People often ask me where to find high level but traditional Mexican food in town. A few places come to mind; El Bajío, Café de Tacuba--but the pickings are slim. It seems that these days everyone is trying hop on the Modern Mexican bandwagon. With the recent demise of the Fonda del Refugio, a decades-old bastion of old-fashioned dining it's time to celebrate the few that not only remain but thrive.

EL CARDENAL : A SLEEPER IN THE CENTRO
The original, a pretty restaurant, founded in 1969, is still owned by the same family. It is set in a colonial edifice on the pedestrianized Palma only a block from the Zócalo. It was for many years a rather stuffy, forgotten place. But about 10 years ago it was revamped and has become a good venue for refined traditional Mexican cooking. So good that Culinaria Mexicana, in which this writer is a voter, chose El Cardenal as the best restaurant in Mexico for 2016. Two larger branches have opened, one in the Hotel Hilton on the Alameda (built on the site of the Hotel del Prado which was destroyed in the earthquake of 1985), the other in Lomas, west of the center. All three locations have the same large, changing menu offering many interesting dishes such as tortas de huauzontles, tortilla de huevo con escamoles ( an egg omelet with ant eggs), esquites (fresh corn with chile, usually a street food), and many seasonal ingredients such as huitlacoche and bacalao. The original Palma restaurant is more old-fashioned and homey, while the new branches exhibit contemporary glamour: take your pick. All offer an excellent traditional Mexican breakfast—not to be missed is natas, something like an English clotted cream.

Palma 23, (between Cinco de Mayo and Madero), Centro; view map
Tel: 5521-8815 

Branches:
Juárez 70 (inside the Hotel Hilton), Centro Tel: 5518-6632 , 6633
Palmas 215, Colonia Lomas de Chapultepec Tel: 2623 0401

Open daily: 8 a.m.-7 p.m. (breakfast and lunch only)

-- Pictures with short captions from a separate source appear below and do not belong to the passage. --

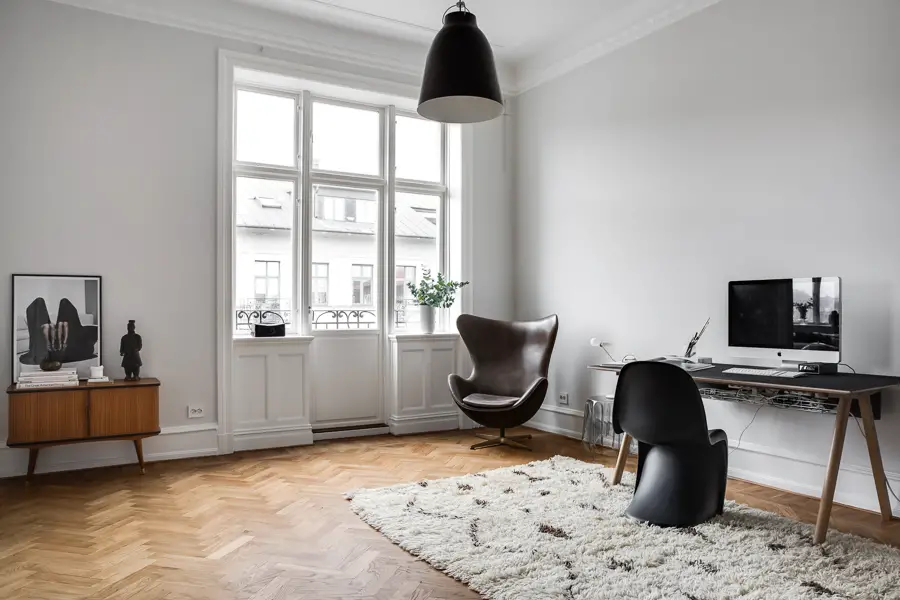 203 平米黑色经典公寓，摩洛哥地毯与潘顿椅的时尚碰撞-12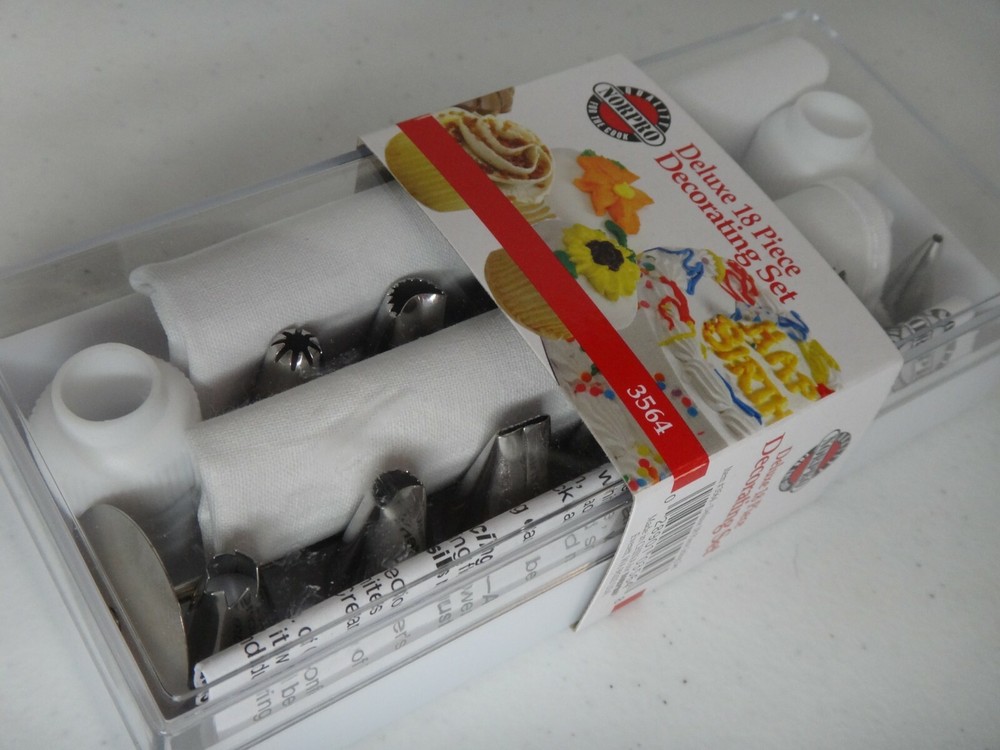 NORPRO Deluxe 18-PC Baking Cake Decorating SET in Gift Box
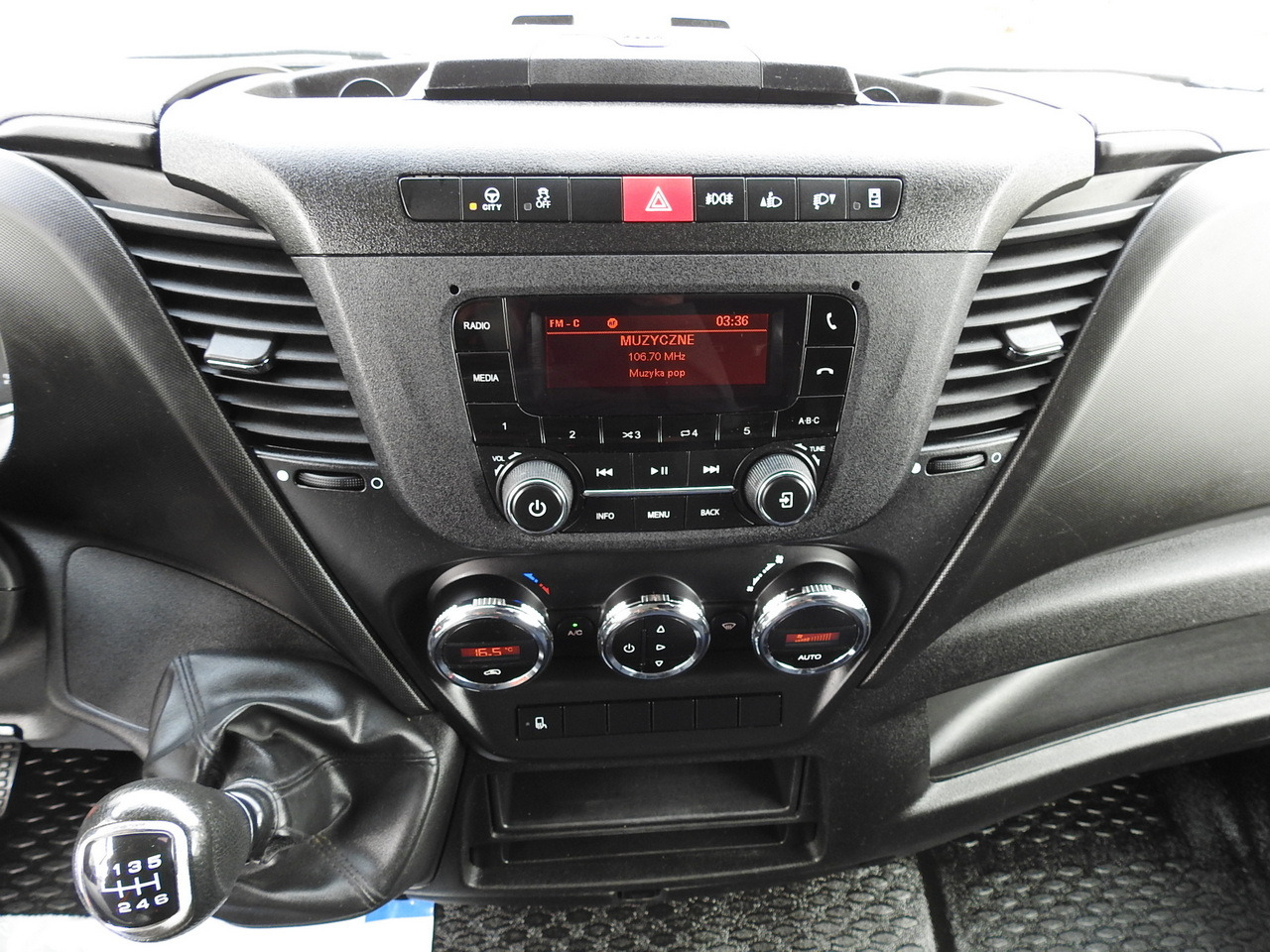 Тентованный фургон IVECO DAILY  35S18 TARPAULIN 10 PALLETS WEBASTO CRUISE CONTROL AIR CONDITIONING  180HP: фото 37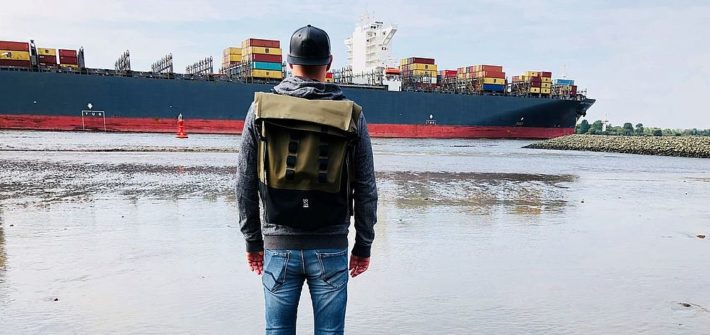 Backpack-Accessoires mit Vorstellung bei "Shots"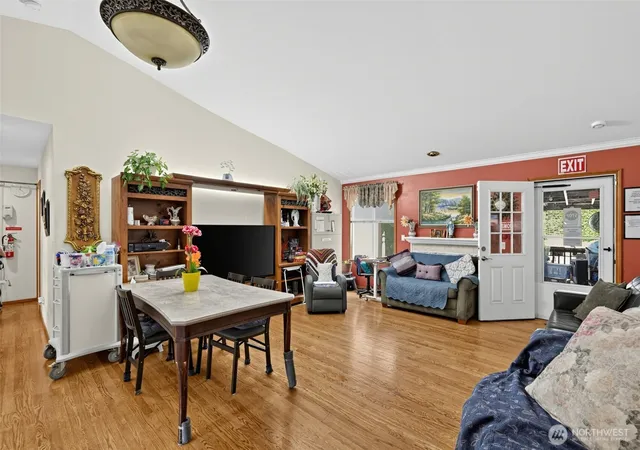 Photo 4 of Single family home for sale at 11606 SE 219th Place, Kent, WA 98031 | MLS# NWM2578332 | Listing updated on 2026-10-01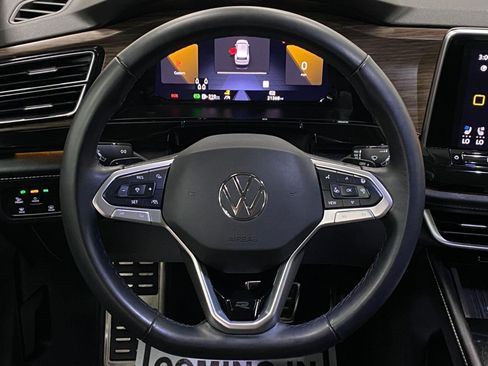 Certified 2025 Volkswagen Atlas SEL Premium R-Line AWD/4WD image 16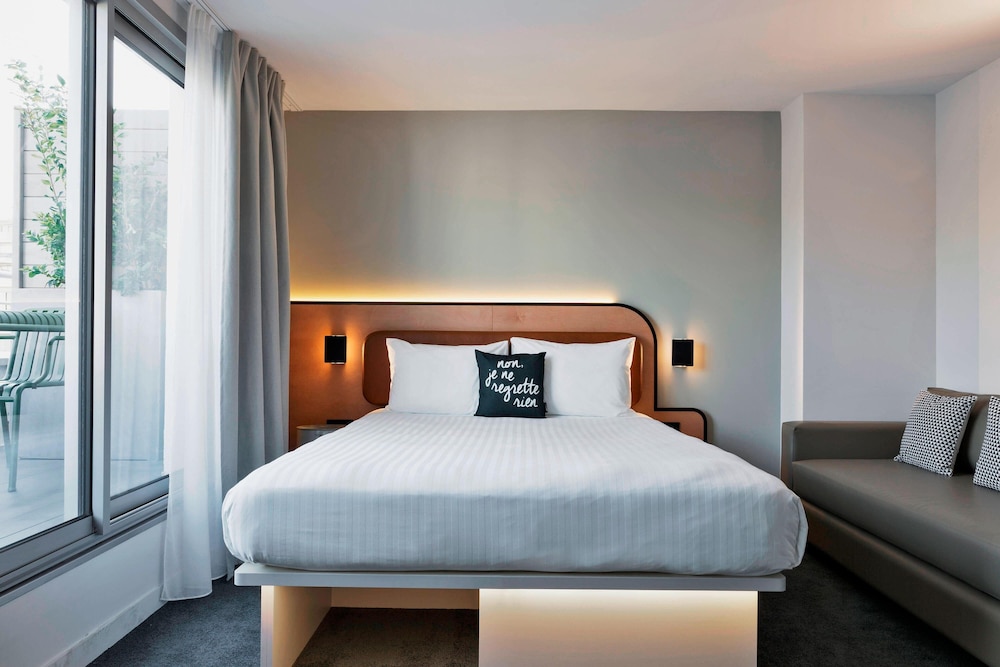 Room, 1 Queen Bed with Sofa bed photo 1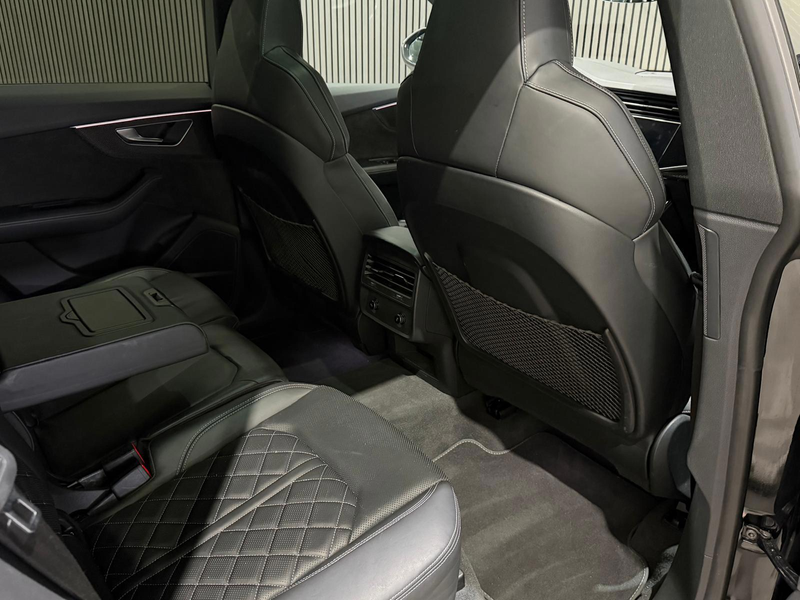 Audi Q8 4.0 TFSI SQ8 Quattro / Carbon Int&Ext / Pano / 4WD — photo 12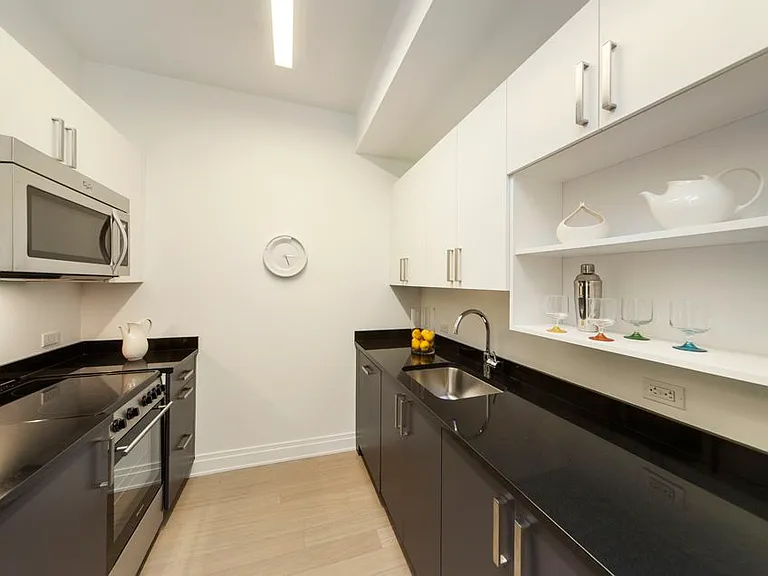 70 Pine St #829 — Photo 3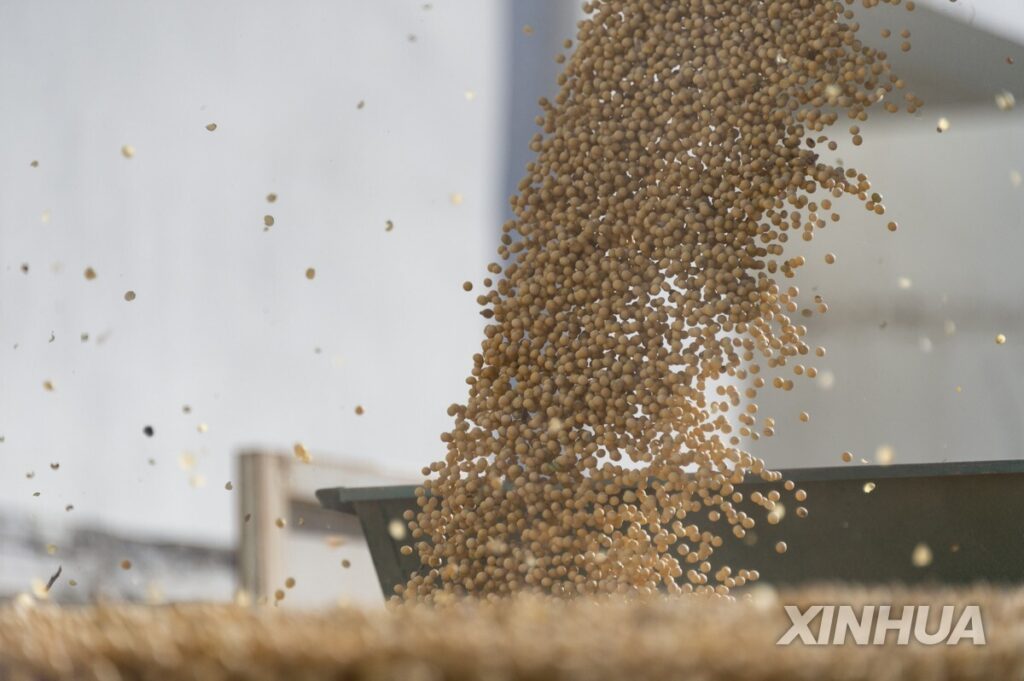 us-china-soybean-trade-war-impact-2-1024x681.jpg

Chef Gerardo Vázquez Lugo with seasonal wild mushrooms

NICOS BRINGS BACK YESTERYEAR
This out-of-the-way sleeper was inaugurated in 1957 and is still in the hands of the same family. It is near Musart’s legendary recording studios and so used to feed such famous musical stars as Pedro Infante and Lola Beltran. A few years ago chef Gerardo Vázquez Lugo, son of the founders, took over and is presenting a fascinating and unique assortment of rescued 19th-century recipes that don’t appear elsewhere.

The sopa seca de natas, a rich chillied cream soup is legendary. Also recommended is the cerdo en adobo de antaño, (whose poetic title roughly translates as “pork in a sauce of yesteryear”) and consists of tender, marinated chunks of meat in a mild chile sauce.  Other traditional but seldom-seen dishes are artfully made - chicken in a caper sauce, might have been served in a 19th-century bourgeois home. The chef utilizes local, organic ingredients whenever possible. An ample wine list features many good and reasonably priced Mexican wines. Décor may be dowdy, but who cares—there´s no pretention here. And S. Pellegrino doesn’t seem to think so either as Nicos has appeared on its 50 Best Latin American Restaurants list.